Starting at the first line of the records below, reproduce every line up to and including the line with "common name: eurasian wild pig", but leave out all pictures.

Stored data
※ ※ ※

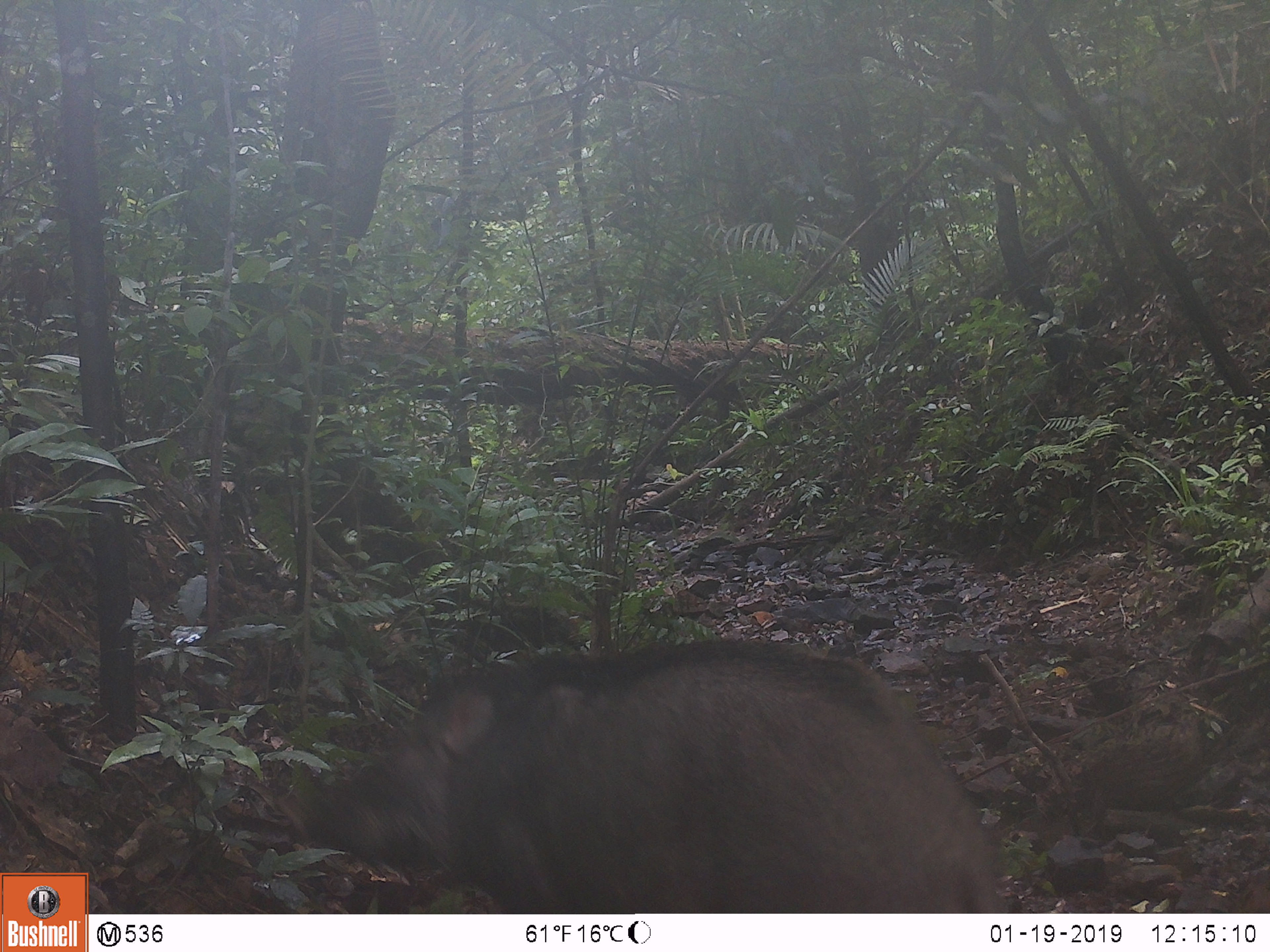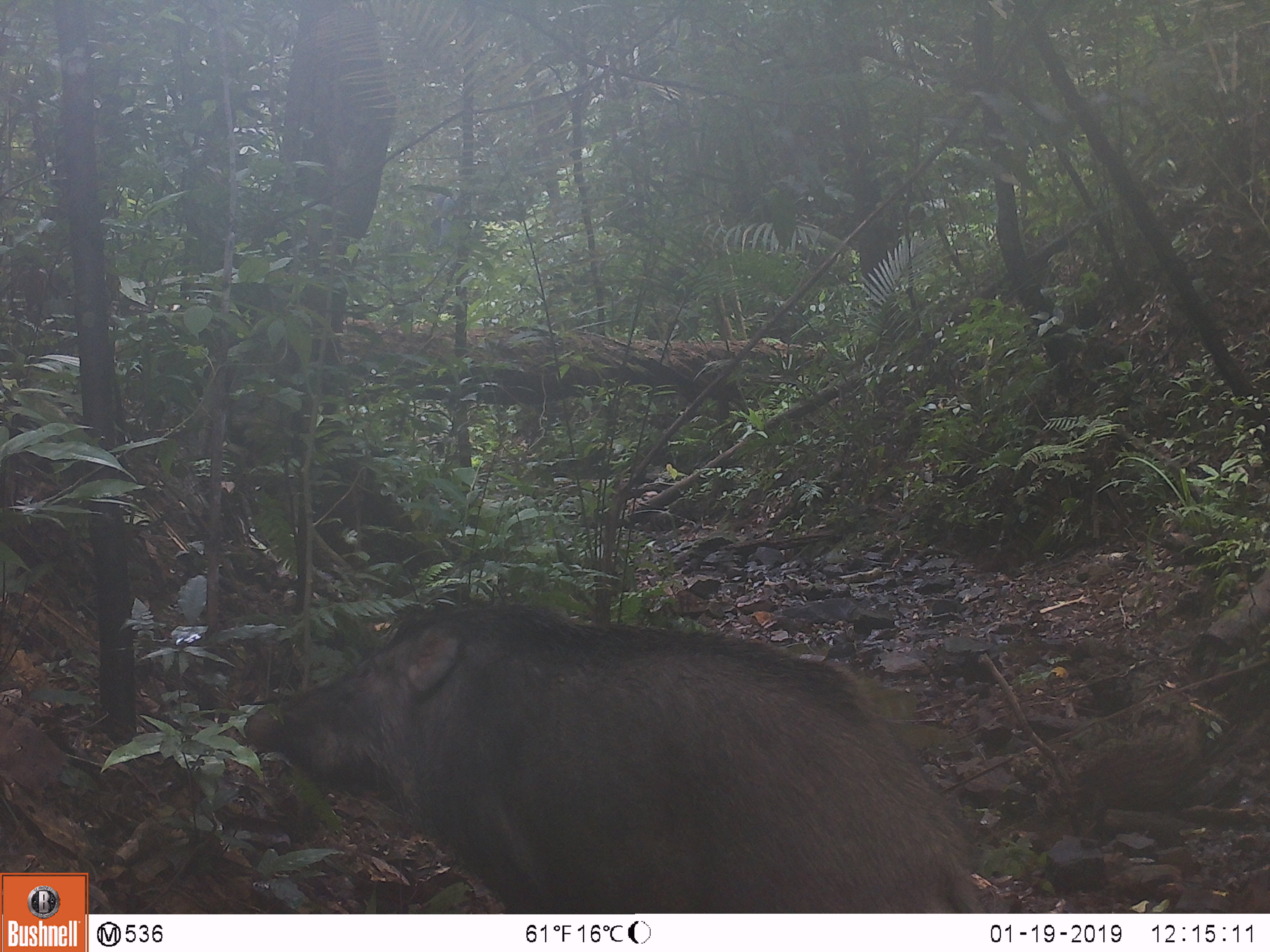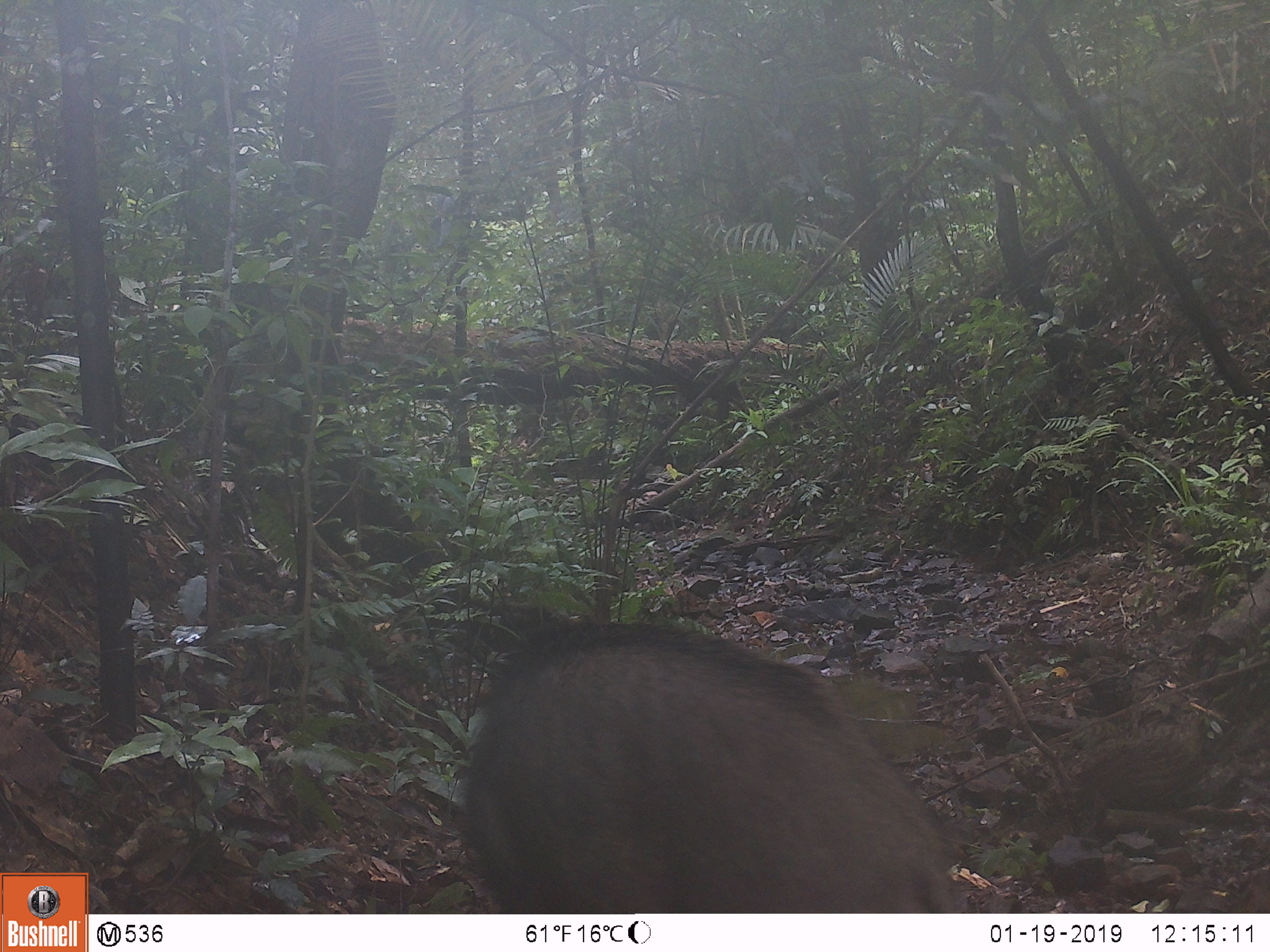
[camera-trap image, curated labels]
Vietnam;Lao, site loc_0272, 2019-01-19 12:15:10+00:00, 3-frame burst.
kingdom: Animalia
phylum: Chordata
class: Mammalia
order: Artiodactyla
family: Suidae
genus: Sus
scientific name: Sus scrofa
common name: eurasian wild pig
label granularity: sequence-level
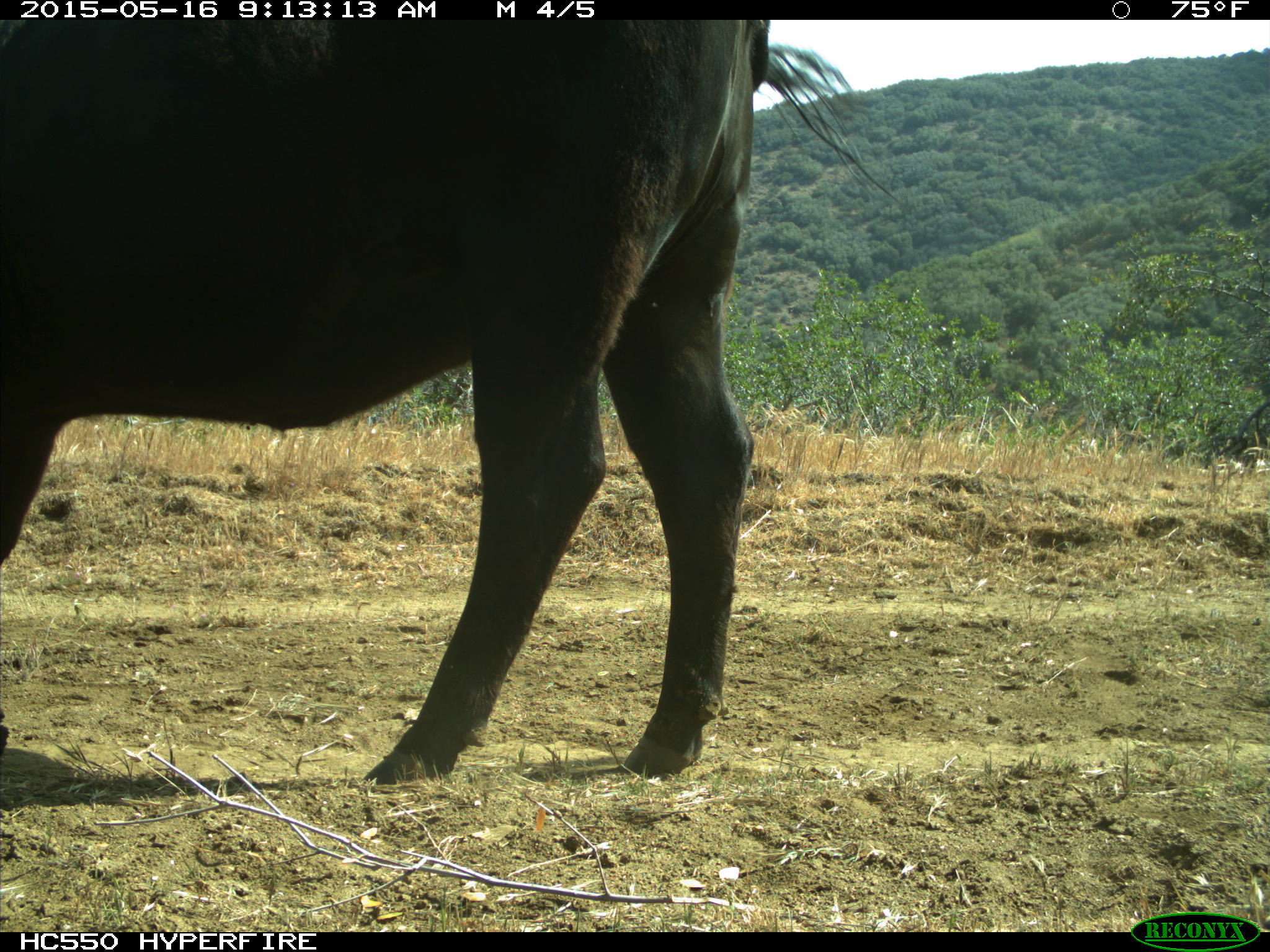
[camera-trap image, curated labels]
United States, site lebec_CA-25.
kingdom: Animalia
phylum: Chordata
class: Mammalia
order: Artiodactyla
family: Bovidae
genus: Bos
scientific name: Bos taurus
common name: domestic cow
Bos taurus (domestic cow).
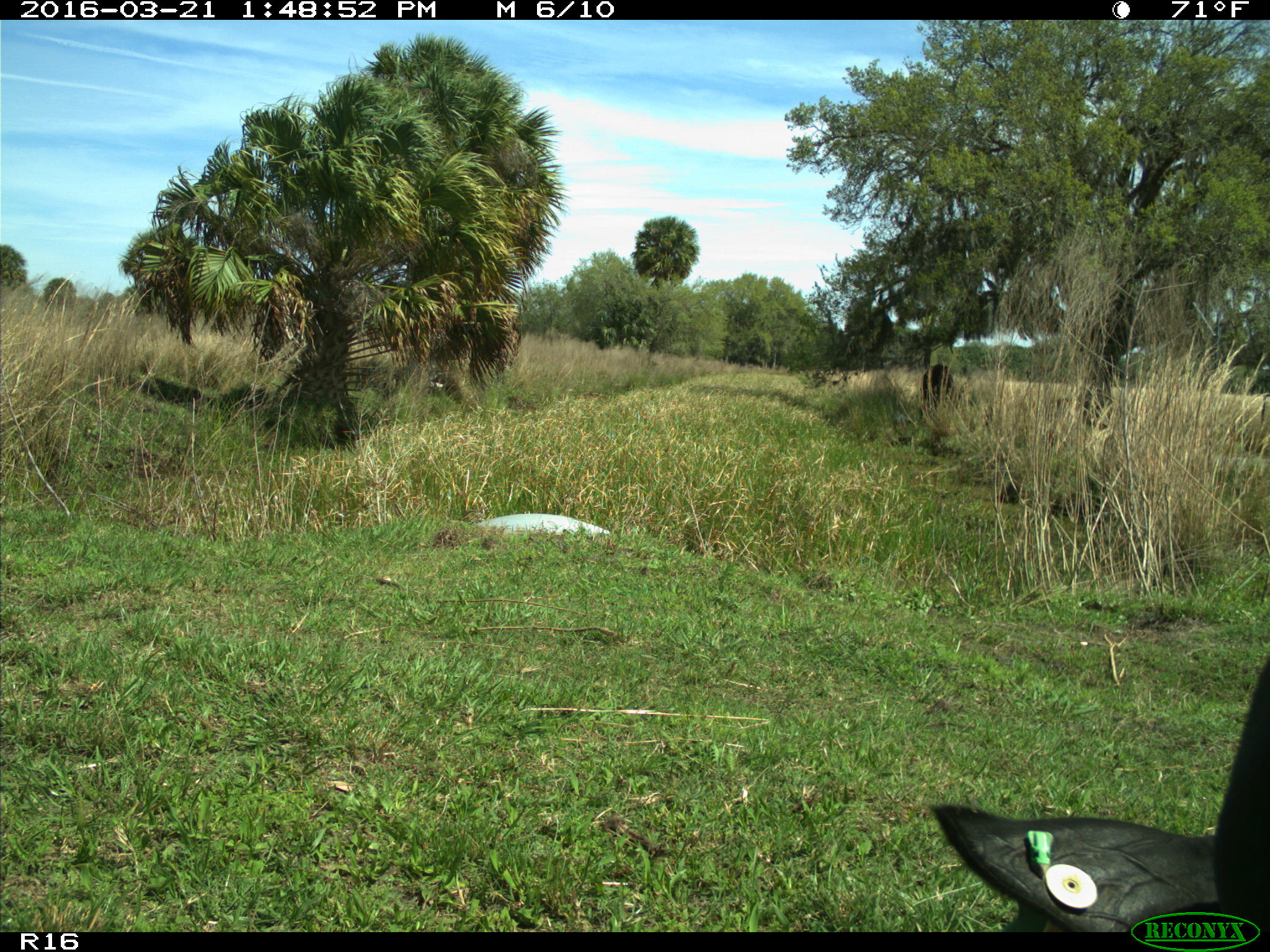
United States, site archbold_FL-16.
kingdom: Animalia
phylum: Chordata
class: Mammalia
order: Artiodactyla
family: Bovidae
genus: Bos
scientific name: Bos taurus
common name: domestic cow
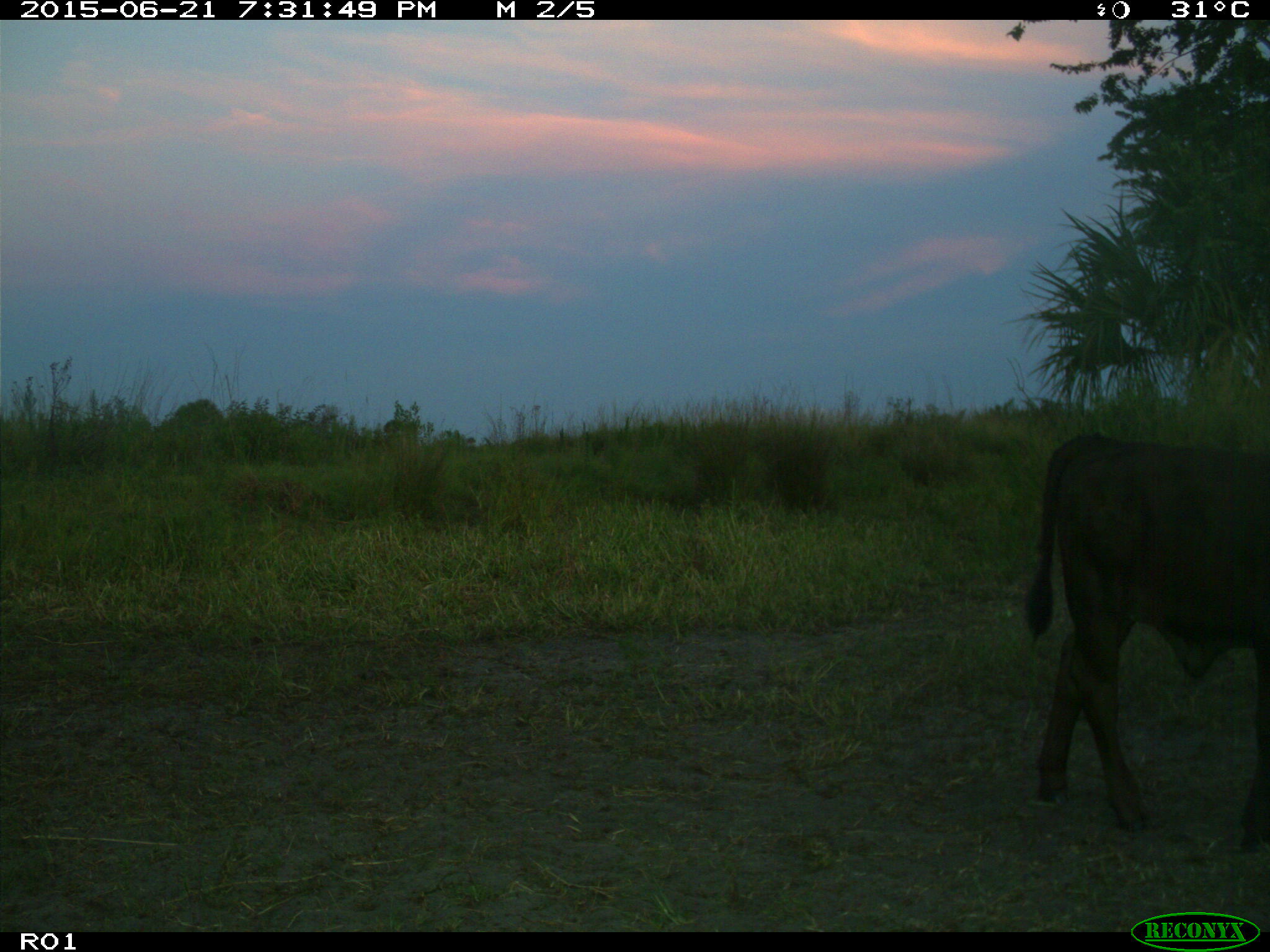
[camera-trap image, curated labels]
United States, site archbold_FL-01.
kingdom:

※ ※ ※

-- WRITTEN ANSWER --
[camera-trap image, curated labels]
Vietnam;Lao, site loc_0272, 2019-01-19 12:15:10+00:00, 3-frame burst.
kingdom: Animalia
phylum: Chordata
class: Mammalia
order: Artiodactyla
family: Suidae
genus: Sus
scientific name: Sus scrofa
common name: eurasian wild pig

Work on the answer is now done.